Ce dernier mot déclenche une nouvelle « aventure ». De fait, maman me raconte qu’hier, avant d’aller dormir, elle a entendu à la radio qu’un homme de 55 ans s’était jeté dans le vide depuis le huitième étage d’un immeuble proche de chez elle.

          — Au cas où, j’ai appelé Griselda pour savoir si c’était son mari, m’a-t-elle dit, parce qu’elle vit au huitième étage, mais j’ai eu son répondeur.

Je lui reproche son manque de tact.

          — Comment tu peux l’appeler pour ça, maman. Dieu merci le répondeur était branché. Imagine, une seconde, qu’elle ait décroché. Que lui aurais-tu dit ?

         — La même chose que ce que j’ai dit sur le répondeur.

         — Tu lui as laissé un message ?!

         — Et bien sûr, gamin ! Sinon, comment je le saurais ? J’ai dit : « Bonjour Griselda, c’est Biby. Je t’appelle car je veux savoir si c’est ton mari qui s’est jeté par la fenêtre ».

Elle me dit que son amie ne l’a pas encore rappelé.

         — Elle doit être très occupée à faire les démarches au funérarium, conclue-t-elle, tenant pour acquis qu’il s’agissait du mari de Griselda.

Elle revient sur son projet de voyage en Europe et me décrit ses plans. Elle m’informe qu’en premier elle ira visiter mon frère Alejandro à Madrid, où elle restera deux jours, puis viendra à Ajaccio.

          — Je préfère faire comme ça que d’aller directement de Buenos Aires à Stockholm, tu vois.

         — Et pourquoi tu irais à Stockholm ?

          — Pour venir chez toi !

         — Mais j’habite Ajaccio, maman.

          — Je le sais, fils, mais je peux aller à Ajaccio depuis Stockholm, non ?

          — Oui, tu peux aussi le faire depuis New-York, dis-je en rigolant.

          — Non fils, je ne parle pas anglais. Je préfère les langues que je connais.

C’est la première fois que j’apprends que ma mère parle suédois ! Puis elle me dit que l’autre jour elle a découvert qu’elle connaissait davantage l’anglais que le français.

          — Si tu me demandes, par exemple, comment s’écrit « mesa (table) » en anglais, je te le dis immédiatement : « table». Mais en français, je ne sais pas.

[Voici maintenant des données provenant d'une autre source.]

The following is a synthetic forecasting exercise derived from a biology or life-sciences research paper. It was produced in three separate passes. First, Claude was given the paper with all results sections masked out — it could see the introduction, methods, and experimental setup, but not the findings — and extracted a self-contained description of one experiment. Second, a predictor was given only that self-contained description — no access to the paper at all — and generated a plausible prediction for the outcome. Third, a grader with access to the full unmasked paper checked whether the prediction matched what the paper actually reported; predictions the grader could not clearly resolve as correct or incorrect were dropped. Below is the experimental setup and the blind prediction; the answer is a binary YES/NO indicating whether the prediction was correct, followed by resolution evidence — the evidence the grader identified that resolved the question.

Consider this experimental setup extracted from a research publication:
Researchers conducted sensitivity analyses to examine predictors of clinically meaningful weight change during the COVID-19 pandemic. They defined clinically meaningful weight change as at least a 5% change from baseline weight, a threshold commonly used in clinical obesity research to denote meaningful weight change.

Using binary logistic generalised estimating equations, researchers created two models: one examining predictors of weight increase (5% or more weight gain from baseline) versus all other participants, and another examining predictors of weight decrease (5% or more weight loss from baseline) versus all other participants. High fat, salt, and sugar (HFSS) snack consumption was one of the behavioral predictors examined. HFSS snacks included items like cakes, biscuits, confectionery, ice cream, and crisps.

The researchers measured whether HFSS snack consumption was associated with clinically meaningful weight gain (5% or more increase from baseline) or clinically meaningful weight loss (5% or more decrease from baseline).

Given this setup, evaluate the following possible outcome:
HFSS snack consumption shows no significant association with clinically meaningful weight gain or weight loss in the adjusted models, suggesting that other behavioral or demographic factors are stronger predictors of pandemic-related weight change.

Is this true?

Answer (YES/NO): NO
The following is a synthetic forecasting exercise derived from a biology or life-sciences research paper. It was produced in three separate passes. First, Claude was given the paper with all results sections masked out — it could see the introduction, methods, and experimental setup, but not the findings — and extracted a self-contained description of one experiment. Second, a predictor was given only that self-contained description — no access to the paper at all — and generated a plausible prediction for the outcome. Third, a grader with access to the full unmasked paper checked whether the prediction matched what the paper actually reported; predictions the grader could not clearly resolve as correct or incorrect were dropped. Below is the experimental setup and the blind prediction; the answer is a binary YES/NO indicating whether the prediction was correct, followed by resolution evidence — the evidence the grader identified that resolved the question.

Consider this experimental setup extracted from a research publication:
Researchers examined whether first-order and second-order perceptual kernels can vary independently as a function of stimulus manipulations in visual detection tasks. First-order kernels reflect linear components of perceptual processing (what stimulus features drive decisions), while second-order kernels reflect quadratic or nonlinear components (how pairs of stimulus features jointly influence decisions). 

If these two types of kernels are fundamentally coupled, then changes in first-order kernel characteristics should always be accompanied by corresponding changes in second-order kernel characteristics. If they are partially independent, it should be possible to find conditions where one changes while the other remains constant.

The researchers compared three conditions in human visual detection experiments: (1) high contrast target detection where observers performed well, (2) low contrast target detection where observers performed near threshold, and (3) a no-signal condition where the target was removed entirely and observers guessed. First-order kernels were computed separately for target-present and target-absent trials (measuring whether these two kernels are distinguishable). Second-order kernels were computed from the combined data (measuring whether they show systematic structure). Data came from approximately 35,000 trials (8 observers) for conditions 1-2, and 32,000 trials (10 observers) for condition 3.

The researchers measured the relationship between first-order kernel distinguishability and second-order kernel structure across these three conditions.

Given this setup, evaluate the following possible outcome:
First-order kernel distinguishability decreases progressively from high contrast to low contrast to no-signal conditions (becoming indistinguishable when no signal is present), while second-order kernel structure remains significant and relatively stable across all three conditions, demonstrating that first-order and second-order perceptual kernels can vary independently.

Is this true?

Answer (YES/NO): NO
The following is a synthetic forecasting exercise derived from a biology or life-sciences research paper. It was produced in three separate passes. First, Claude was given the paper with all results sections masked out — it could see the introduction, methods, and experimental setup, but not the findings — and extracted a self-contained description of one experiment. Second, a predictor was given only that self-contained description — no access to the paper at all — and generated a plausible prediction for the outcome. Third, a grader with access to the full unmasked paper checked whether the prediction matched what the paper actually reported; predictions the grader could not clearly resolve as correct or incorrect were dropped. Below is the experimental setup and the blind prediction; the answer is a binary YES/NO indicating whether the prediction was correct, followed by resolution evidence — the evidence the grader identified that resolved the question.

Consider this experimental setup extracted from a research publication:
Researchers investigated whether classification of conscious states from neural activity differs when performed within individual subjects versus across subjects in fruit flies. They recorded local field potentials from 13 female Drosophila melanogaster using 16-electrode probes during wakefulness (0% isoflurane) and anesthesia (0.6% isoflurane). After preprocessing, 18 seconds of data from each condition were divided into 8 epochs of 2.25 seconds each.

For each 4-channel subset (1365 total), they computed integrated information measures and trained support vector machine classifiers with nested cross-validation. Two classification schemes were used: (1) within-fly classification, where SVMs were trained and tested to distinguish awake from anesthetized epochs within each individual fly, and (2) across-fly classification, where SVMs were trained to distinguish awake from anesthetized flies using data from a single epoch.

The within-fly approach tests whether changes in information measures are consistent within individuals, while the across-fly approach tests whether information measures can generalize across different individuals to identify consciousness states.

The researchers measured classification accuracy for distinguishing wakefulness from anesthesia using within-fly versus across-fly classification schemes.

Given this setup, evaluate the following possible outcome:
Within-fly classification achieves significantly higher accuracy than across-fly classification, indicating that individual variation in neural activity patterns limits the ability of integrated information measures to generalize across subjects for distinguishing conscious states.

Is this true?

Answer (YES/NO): YES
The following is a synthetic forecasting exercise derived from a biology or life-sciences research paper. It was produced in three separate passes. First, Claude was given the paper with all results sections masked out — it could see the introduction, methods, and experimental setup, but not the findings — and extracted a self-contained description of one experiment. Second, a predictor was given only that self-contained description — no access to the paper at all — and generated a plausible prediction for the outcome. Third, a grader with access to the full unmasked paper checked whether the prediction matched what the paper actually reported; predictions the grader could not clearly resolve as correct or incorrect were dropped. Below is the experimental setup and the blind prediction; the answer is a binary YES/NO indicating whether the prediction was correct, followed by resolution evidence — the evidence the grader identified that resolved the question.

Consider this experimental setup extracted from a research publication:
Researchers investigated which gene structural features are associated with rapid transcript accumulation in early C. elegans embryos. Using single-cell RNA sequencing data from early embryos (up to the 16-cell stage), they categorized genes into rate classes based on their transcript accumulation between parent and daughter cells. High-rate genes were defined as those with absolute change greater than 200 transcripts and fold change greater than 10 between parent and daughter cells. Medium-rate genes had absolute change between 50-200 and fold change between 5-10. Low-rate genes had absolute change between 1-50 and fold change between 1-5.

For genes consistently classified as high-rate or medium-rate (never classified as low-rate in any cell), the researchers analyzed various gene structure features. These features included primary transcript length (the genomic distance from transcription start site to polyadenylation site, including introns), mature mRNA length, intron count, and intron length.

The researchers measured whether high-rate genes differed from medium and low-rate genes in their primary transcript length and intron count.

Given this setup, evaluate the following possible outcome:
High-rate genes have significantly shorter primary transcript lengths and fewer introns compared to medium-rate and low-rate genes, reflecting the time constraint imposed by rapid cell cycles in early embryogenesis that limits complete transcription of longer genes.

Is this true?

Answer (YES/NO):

Quand je lui dis que ça s’écrit de la même façon dans les deux langues, elle est surprise.

         — Quoi qu’il en soit, Pablo, dans les avions qui vont en Corse, il y a des hôtesses de l’air qui parlent espagnol car ces vols sont remplis de touristes italiens que ne connaissent pas le français. Ce qui me plaît le plus de la Corse c’est ça, ajout-elle, c’est qu’il y a des gens de toutes les langues (sic). Au cas où, je me suis déjà acheté un petit livre pour apprendre le français, précise-t-elle. Il contient tout le français dont j’ai besoin pour venir.

          — Et tu vas avoir le temps de l’apprendre ? N’oublie pas que ton plan c’est de venir ici en décembre. À la louche, tu vas devoir étudier au moins dix pages par jour…

          — Mais si le livre fait 4 pages !?

En réalité, ce n’est pas la première fois que maman a des plans de voyage. Il y a quelques temps, elle m’a dit qu’elle ne supportait plus de vivre en Argentine et a commencé à mettre en cartons toute la maison. Je n’osais pas lui demander sérieusement quelles étaient ses intentions. « Tu prépares ta fugue ? », avais-je dit alors en plaisantant. « Je prépare un voyage sans retour, Pablo », m’avait-elle répondu avec solennité. Comme ce n’était pas un suicide, j’imaginais à l’avance la destination de ce voyage. « Ai-je besoin d’un visa pour la Corse ? » me demanda-t-elle. Bingo !

 L’insécurité est un thème récurrent dans les conversations avec maman. Elle me dit que tous les jours quelqu’un meurt pour deux pesos cinquante. Je lui rappelle que, par malheur ça fait longtemps que c’est comme ça.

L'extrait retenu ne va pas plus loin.